Está no Museu Municipal de Marvão uma lápida que diz o seguinte:
NESTE POSTO SE ALO- JOU SUA MAJESTADE EL-REI D. CARLOS I EM MARÇO DE 1907 PARA O ENCONTRO NU MA CAÇADA NA RAIA, COM EL-REI DE ES- PANHA D. AFONSO XIII HOMENAGEM DO MUNICIPIO DE MARVÃO, NA PASSAGEM DO 8º CENTENÁRIO DA SUA TOMADA AOS MOUROS POR D. AFONSO HENRIQUES
Está certo: aí, no posto fiscal dos Galegos, pernoitou el-rei. Sucede, no entanto, que – por inesperados motivos de segurança (Afonso XIII estava a ser alvo de atentados por parte das hostes republicanas) – Sua Majestade espanhola não viria a participar na caçada, que se realizou, sim, não na Raia, mas sobretudo em território espanhol, sendo el-rei D. Carlos I acompanhado por titulares espanhóis e portugueses.
Antecipara-se a Casa de Bragança a querer perpetuar uma efeméride, acrescentando a patriótica nota sobre o 8º centenário da tomada de Marvão aos Mouros; mas a placa – de excelente mármore de Estremoz, em bonitas letras doiradas – não foi colocada onde estava previsto e jaz hoje no museu a contar uma outra história.
Valerá a pena relembrar, a propósito, quanto os dois monarcas estiveram, de facto, envolvidos na promoção dessa zona fronteiriça, na medida em que se havia compreendido a importância da via férrea que por aí passava, na ligação de Lisboa a Madrid, via inaugurada com pompa e circunstância, em Valência de Alcântara, a 8 de Outubro de 1881.

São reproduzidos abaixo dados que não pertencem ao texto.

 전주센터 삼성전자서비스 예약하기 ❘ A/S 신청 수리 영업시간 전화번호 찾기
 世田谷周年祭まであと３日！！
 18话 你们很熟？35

Mas essa é, na verdade, uma outra história que, mui circunstanciadamente, Jorge de Oliveira, juntamente com António Mimoso e Filomena Torres, contam nas páginas 167-196 das Memórias das Freguesias de Santo António das Areias e Beirã, um número especial da revista Ibn Maruán, publicadoem 2021.
Letras doiradas, estas, que ora também doiram os meandros de uma história que não chegou a acontecer!
De: Jorge Forjaz
26 de agosto de 2023 08:14
Como sempre, um prazer ler-te.
E aí vai uma curiosidade – aqui em Angra, havia duas placas da Ditadura Nacional – numa ponte sobre uma ribeira, e numa escola. A da escola foi à vida e ninguém sabe dela. Era uma pedra!!
De: Cristina Neves
25 de agosto de 2023 19:36
Em 1881 já tinham compreendido a importância da ligação de Lisboa a Madrid por via férrea! Quase 150 anos depois continua por se fazer essa obra!

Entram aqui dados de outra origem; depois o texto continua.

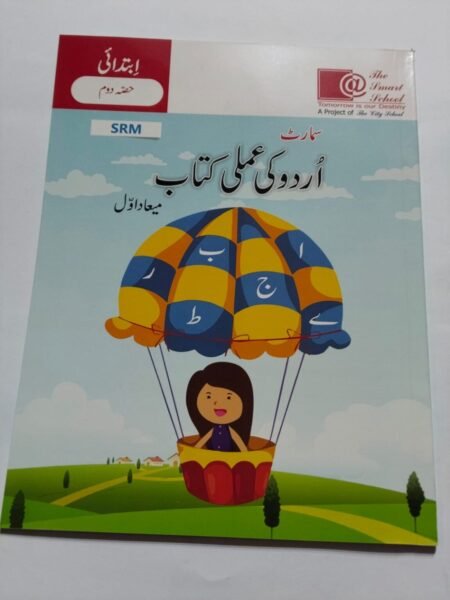 The Smart School Nursery Smart Urdu Ki Amli Kitab Term 1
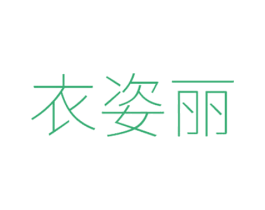 衣姿丽 第25类服装鞋帽商标转让 注册号59009081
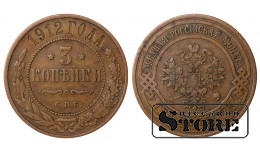 Russia 3 kopecks 1912
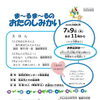 【図書館】7月9日(木)　ま～るま～るのおたのしみかい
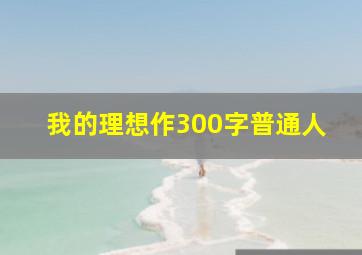 我的理想作300字普通人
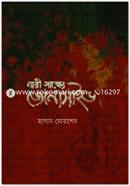 Nari Sakkhi Genocide image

Um texto muito interessante.
Também me faz continuar a ter a veleidade de querer o meu nome numa pedra (para toda a eternidade, como escrevi num poema no Penedo da Saudade…) embora consciente da vacuidade das manobras de promoção pessoal.
O Senhor X de…tem uma lápide catita no topo da sua campa de mármore negro, onde a mulher, senhora de posses, mandou inscrever num período de mágoa: “aqui jaz um homem bom, chefe de família e pai exemplar”.
Há uns anos que não vou a cemitérios, mas dizem que ainda é comum sorrirem diante do letreiro e perguntarem os que o lêem:
– Mas este não era o que dava uma sova todos os dias na mulher?
– Era sim senhor…e os filhos, quase homens, apanhavam por tabela. Mas ela já voltou a casar e desta vez, muito bem.
Uma mentira prolongada no tempo, aquela lápide. Mas também não era boa publicidade para a senhora fazer diferente…
Bem hajas pelo texto, José d´Encarnação, que me trouxe memórias “excelentes”. Uma delas irei partilhar aqui um dia destes…
De: Rui Cascão
26 de agosto de 2023 11:18
Obrigado por mais este contributo para a análise crítica da documentação epigráfica.
Trata-se de um bom exemplo de que nem tudo o que parece é.
Mais uma razão para se reforçarem as medidas de controlo e de validação da veracidade dos dados recolhidos.
Deparei-me com casos semelhantes em informação recolhida em fontes manuscritas e impressas.